**Goal of the exercise**
Could you write out all of the material below again, substituting "blue antenna panel" for every "blue panel on tower", changing nothing else and leaving out the pictures?
::::
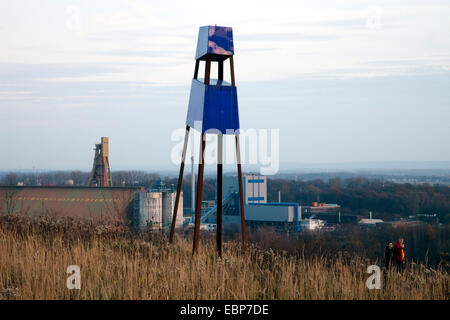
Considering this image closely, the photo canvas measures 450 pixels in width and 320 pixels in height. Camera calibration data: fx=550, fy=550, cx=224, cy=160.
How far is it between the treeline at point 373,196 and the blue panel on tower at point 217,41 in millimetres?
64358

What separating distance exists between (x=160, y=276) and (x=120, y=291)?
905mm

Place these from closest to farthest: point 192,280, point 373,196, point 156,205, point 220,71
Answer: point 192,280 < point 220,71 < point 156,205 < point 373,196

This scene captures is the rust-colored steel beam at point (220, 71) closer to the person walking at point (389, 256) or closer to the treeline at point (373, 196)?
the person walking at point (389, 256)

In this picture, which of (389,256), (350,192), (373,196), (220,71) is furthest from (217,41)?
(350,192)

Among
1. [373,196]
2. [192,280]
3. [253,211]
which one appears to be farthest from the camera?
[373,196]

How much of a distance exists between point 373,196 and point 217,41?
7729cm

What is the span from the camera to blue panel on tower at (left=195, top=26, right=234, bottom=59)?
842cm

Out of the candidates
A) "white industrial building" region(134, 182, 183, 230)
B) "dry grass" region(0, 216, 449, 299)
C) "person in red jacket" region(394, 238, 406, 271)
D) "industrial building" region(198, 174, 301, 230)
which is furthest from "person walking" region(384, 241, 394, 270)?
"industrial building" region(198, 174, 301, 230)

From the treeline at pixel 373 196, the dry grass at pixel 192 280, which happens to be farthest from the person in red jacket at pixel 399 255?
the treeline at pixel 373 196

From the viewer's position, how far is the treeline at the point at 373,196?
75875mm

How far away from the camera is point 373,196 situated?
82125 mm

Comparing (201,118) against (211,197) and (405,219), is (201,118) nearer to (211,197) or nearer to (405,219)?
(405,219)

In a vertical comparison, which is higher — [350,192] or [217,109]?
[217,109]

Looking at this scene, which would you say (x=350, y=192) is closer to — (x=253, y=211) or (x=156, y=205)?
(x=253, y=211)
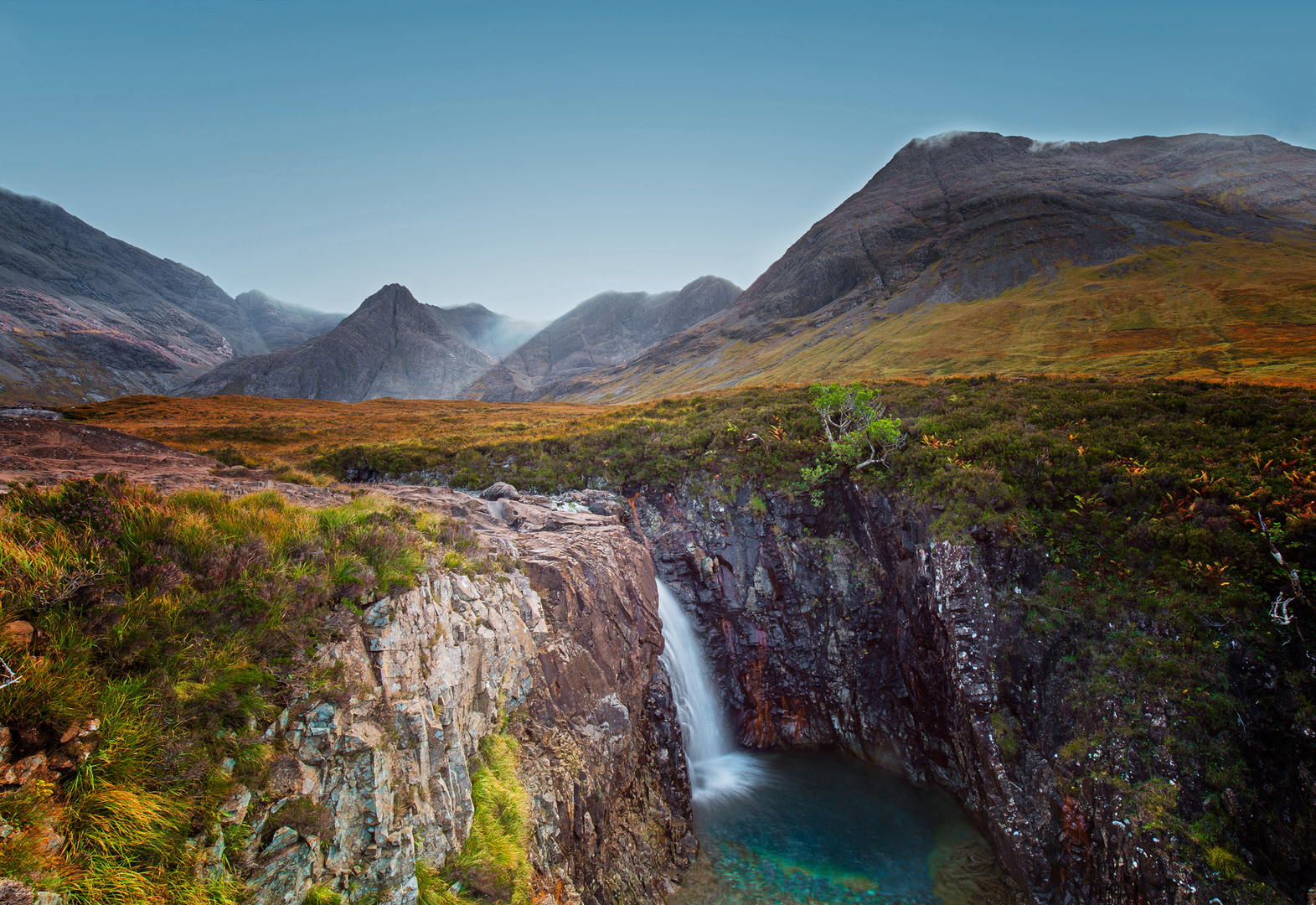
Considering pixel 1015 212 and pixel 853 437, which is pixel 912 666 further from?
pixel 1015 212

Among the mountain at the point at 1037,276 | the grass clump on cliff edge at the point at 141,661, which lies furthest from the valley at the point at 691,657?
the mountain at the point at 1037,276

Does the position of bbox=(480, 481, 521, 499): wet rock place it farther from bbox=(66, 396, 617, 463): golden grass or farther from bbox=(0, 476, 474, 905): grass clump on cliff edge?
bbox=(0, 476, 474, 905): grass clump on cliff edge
::::
**Correct result**
Considering this image closely, the photo canvas measures 450 pixels in width and 320 pixels in height. Camera calibration data: fx=550, fy=550, cx=224, cy=160.
How far is it between the treeline at point 373,196 and the blue antenna panel at point 217,41 in millimetres?
64358

What separating distance exists between (x=160, y=276) and (x=120, y=291)?
905mm

Place these from closest to farthest: point 192,280, point 373,196, point 156,205, point 220,71
Answer: point 192,280 < point 220,71 < point 156,205 < point 373,196

This scene captures is the rust-colored steel beam at point (220, 71) closer to the person walking at point (389, 256) or closer to the treeline at point (373, 196)?
the person walking at point (389, 256)

In this picture, which of (389,256), (350,192), (373,196), (220,71) is furthest from (217,41)?
(350,192)

Among
1. [373,196]
2. [192,280]
3. [253,211]
which one appears to be farthest from the camera?
[373,196]

How much of a distance exists between point 373,196 and point 217,41?
7729cm

What is the span from the camera to blue antenna panel at (left=195, top=26, right=234, bottom=59)?
842cm

Out of the candidates
A) "white industrial building" region(134, 182, 183, 230)
B) "dry grass" region(0, 216, 449, 299)
C) "person in red jacket" region(394, 238, 406, 271)
D) "industrial building" region(198, 174, 301, 230)
which is furthest from "person walking" region(384, 241, 394, 270)?
"industrial building" region(198, 174, 301, 230)

From the treeline at pixel 373 196, the dry grass at pixel 192 280, which happens to be farthest from the person in red jacket at pixel 399 255?
the treeline at pixel 373 196

From the viewer's position, how far is the treeline at the point at 373,196?
75875mm

How far away from the camera is point 373,196 situated?
82125 mm

Comparing (201,118) against (211,197) and (405,219), is (201,118) nearer to (211,197) or nearer to (405,219)?
(405,219)

In a vertical comparison, which is higher — [350,192] or [217,109]?
[217,109]

Looking at this scene, which would you say (x=350, y=192) is closer to — (x=253, y=211) or (x=156, y=205)?
(x=253, y=211)
Considering pixel 1015 212 and pixel 853 437, which is pixel 912 666 further from?
pixel 1015 212

Among the mountain at the point at 1037,276 | the grass clump on cliff edge at the point at 141,661, which lies furthest from the valley at the point at 691,657?
the mountain at the point at 1037,276

Does the position of bbox=(480, 481, 521, 499): wet rock place it farther from bbox=(66, 396, 617, 463): golden grass or farther from bbox=(0, 476, 474, 905): grass clump on cliff edge?
bbox=(0, 476, 474, 905): grass clump on cliff edge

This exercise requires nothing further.